EXERCISE: In the entries below, rewrite the lines starting at the one containing "Which is at" and ending at the one containing "1251 inches", changing "closer" to "nearer" and leaving everything else as it is. Return only those lines and omit the pictures.

⁂

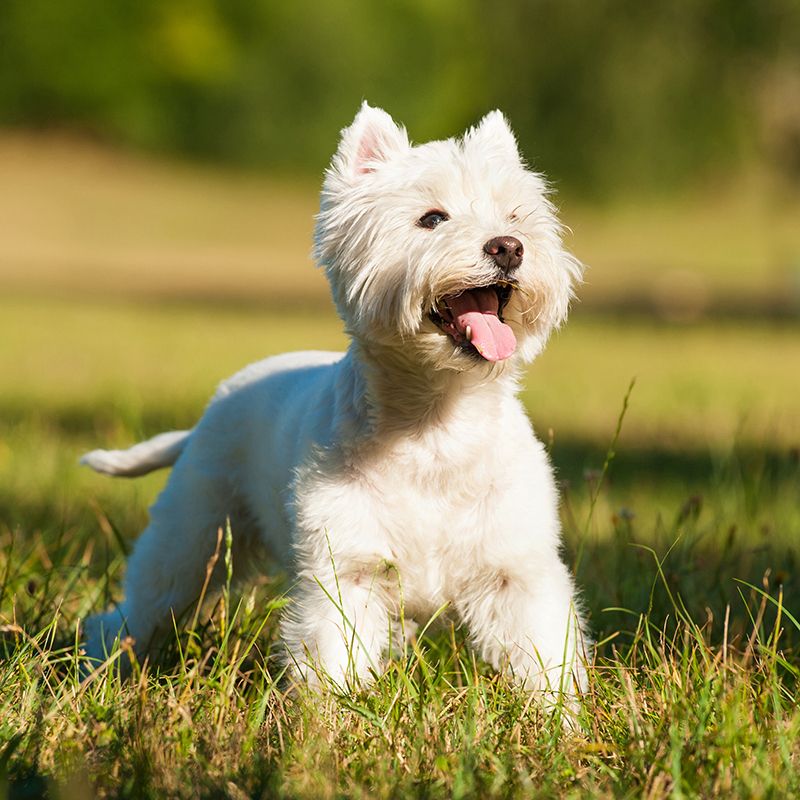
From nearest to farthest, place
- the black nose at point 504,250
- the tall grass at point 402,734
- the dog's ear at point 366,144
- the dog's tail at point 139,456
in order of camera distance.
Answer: the tall grass at point 402,734 → the black nose at point 504,250 → the dog's ear at point 366,144 → the dog's tail at point 139,456

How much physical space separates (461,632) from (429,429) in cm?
74

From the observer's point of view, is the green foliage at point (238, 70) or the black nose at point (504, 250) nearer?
the black nose at point (504, 250)

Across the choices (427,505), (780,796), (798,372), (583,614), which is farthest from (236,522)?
(798,372)

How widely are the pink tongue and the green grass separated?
2.55 feet

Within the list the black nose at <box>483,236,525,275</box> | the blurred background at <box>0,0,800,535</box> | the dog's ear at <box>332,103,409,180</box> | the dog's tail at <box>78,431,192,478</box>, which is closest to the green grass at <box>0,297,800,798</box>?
the blurred background at <box>0,0,800,535</box>

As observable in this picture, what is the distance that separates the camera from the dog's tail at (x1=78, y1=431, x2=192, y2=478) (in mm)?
3953

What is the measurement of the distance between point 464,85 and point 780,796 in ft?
131

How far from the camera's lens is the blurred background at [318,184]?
25.1 ft

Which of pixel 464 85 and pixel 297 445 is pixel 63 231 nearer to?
pixel 464 85

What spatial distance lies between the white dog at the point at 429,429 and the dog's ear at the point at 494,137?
0.02 metres

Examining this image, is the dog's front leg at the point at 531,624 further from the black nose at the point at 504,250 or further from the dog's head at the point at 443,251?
the black nose at the point at 504,250

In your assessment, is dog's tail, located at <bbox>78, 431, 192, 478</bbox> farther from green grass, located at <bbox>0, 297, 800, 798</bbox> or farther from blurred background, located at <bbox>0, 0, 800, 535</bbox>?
blurred background, located at <bbox>0, 0, 800, 535</bbox>

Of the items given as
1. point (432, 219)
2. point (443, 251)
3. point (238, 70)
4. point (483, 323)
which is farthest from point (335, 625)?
point (238, 70)

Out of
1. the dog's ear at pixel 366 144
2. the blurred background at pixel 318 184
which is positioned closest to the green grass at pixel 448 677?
the blurred background at pixel 318 184
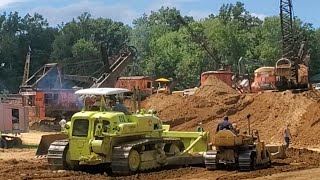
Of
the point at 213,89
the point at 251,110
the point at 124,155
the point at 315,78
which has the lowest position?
the point at 124,155

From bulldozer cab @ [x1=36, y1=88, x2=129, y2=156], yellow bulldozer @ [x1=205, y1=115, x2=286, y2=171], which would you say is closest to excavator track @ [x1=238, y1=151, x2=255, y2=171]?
yellow bulldozer @ [x1=205, y1=115, x2=286, y2=171]

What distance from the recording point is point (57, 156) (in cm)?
1978

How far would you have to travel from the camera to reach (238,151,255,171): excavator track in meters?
20.2

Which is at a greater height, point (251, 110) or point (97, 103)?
point (97, 103)

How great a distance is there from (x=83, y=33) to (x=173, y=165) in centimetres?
10640

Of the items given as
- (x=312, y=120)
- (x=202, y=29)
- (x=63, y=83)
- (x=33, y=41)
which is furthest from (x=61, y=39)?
(x=312, y=120)

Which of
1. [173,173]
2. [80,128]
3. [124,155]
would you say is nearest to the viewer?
[124,155]

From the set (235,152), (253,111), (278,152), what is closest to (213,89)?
(253,111)

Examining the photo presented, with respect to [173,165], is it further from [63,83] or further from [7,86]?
[7,86]

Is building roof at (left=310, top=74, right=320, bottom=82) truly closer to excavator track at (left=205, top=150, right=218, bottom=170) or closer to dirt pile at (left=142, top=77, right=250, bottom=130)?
dirt pile at (left=142, top=77, right=250, bottom=130)

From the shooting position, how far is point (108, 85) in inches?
2202

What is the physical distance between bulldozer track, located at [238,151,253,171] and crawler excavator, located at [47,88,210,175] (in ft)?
4.75

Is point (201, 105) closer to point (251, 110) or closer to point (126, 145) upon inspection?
point (251, 110)

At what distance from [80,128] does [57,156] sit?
1.20m
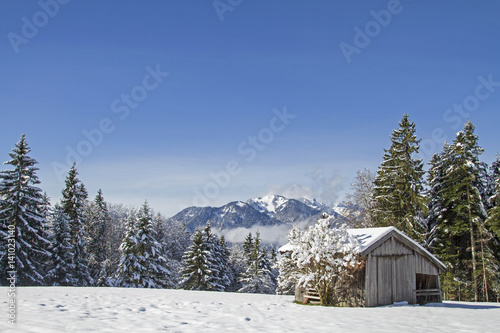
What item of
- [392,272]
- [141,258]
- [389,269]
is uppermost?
[389,269]

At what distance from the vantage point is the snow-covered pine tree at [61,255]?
1251 inches

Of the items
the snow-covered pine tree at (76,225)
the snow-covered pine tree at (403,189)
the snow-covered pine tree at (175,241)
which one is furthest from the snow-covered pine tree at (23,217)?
the snow-covered pine tree at (403,189)

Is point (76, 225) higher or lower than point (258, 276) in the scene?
higher

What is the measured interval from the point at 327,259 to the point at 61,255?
26.4 meters

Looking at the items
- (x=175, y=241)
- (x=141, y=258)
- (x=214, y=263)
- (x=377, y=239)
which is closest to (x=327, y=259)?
(x=377, y=239)

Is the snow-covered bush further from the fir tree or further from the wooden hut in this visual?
the fir tree

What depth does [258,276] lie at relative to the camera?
1893 inches

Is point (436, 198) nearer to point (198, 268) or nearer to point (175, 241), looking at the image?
point (198, 268)

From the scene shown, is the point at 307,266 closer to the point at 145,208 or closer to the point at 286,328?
the point at 286,328

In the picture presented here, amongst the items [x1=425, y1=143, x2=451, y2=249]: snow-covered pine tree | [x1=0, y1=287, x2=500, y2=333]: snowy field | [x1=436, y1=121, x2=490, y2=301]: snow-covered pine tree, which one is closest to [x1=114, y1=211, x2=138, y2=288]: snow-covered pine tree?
[x1=0, y1=287, x2=500, y2=333]: snowy field

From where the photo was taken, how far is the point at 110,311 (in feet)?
36.4

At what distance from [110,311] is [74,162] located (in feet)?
98.9

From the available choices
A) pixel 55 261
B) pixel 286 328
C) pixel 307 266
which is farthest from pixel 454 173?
pixel 55 261

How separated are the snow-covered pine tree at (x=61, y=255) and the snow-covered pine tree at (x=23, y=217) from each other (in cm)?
204
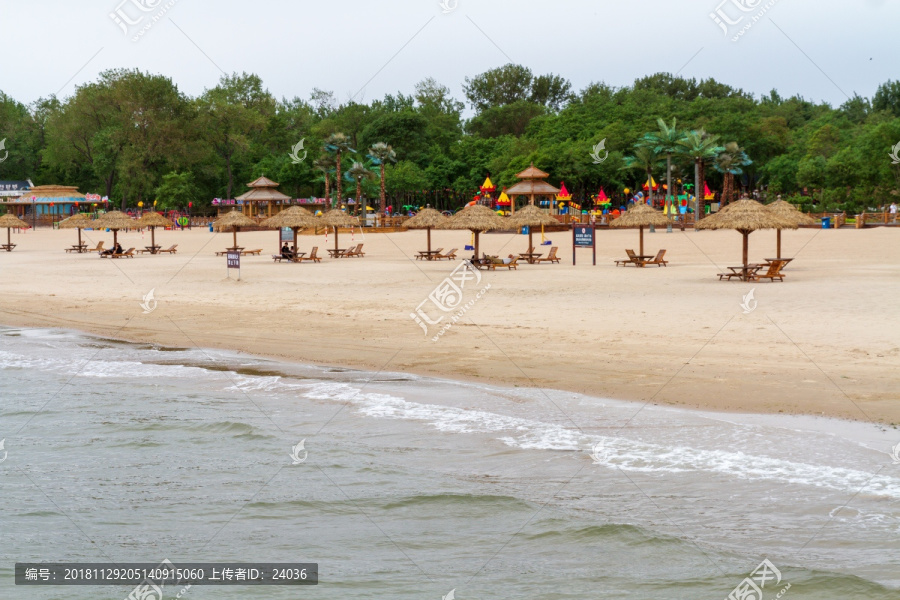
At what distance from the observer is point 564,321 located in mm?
16266

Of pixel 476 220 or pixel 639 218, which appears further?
pixel 639 218

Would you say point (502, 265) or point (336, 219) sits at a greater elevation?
point (336, 219)

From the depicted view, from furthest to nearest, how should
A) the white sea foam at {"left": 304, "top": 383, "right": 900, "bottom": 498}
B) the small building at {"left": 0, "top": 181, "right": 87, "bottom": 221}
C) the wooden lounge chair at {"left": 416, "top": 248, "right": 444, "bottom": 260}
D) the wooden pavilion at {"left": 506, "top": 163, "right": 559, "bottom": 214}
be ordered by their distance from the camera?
the small building at {"left": 0, "top": 181, "right": 87, "bottom": 221} → the wooden pavilion at {"left": 506, "top": 163, "right": 559, "bottom": 214} → the wooden lounge chair at {"left": 416, "top": 248, "right": 444, "bottom": 260} → the white sea foam at {"left": 304, "top": 383, "right": 900, "bottom": 498}

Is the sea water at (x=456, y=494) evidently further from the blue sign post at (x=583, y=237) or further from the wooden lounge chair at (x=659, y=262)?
the blue sign post at (x=583, y=237)

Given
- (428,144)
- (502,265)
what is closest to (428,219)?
(502,265)

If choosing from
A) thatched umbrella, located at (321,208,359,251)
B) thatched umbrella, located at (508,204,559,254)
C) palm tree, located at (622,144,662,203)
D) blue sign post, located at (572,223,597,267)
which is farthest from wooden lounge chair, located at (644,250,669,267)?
palm tree, located at (622,144,662,203)

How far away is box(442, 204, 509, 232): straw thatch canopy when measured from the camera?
2869 centimetres

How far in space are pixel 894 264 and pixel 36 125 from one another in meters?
86.1

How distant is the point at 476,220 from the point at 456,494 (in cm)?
2116

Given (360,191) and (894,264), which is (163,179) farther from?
(894,264)

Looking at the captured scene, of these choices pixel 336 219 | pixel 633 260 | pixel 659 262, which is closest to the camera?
pixel 633 260

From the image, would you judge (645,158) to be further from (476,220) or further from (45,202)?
(45,202)

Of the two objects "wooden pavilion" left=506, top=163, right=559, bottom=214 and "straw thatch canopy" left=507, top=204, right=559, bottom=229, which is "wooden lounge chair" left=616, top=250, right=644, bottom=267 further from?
"wooden pavilion" left=506, top=163, right=559, bottom=214

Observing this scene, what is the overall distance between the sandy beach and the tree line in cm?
2692
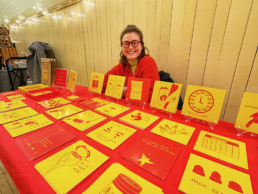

⁂

THE OUTPUT:
Which is at a greater height, point (251, 110) or point (97, 103)?
point (97, 103)

How great a distance is there from (x=83, y=33) to (x=173, y=165) in centimetres?
10640

Of the items given as
- (x=312, y=120)
- (x=202, y=29)
- (x=63, y=83)
- (x=33, y=41)
which is furthest from (x=61, y=39)?
(x=312, y=120)

Which of
1. [173,173]
2. [80,128]
3. [124,155]
would you say is nearest to the viewer?
[124,155]

From the set (235,152), (253,111), (278,152), what is closest to (213,89)?
(253,111)

Examining the photo presented, with respect to [173,165], is it further from [63,83] or further from [7,86]?
[7,86]

Is building roof at (left=310, top=74, right=320, bottom=82) truly nearer to excavator track at (left=205, top=150, right=218, bottom=170) or nearer to dirt pile at (left=142, top=77, right=250, bottom=130)?
dirt pile at (left=142, top=77, right=250, bottom=130)

From the shooting position, how far is point (108, 85) in inches?
2202

What is the physical distance between bulldozer track, located at [238,151,253,171] and crawler excavator, located at [47,88,210,175] (in ft)?
4.75

Is point (201, 105) nearer to point (251, 110) or nearer to point (126, 145) upon inspection?
point (251, 110)

At what distance from [80,128] does [57,156] sit?
1.20m
What item of
- [392,272]
- [141,258]
- [389,269]
is uppermost?
[389,269]

At what distance from the vantage point is the snow-covered pine tree at [61,255]?
1251 inches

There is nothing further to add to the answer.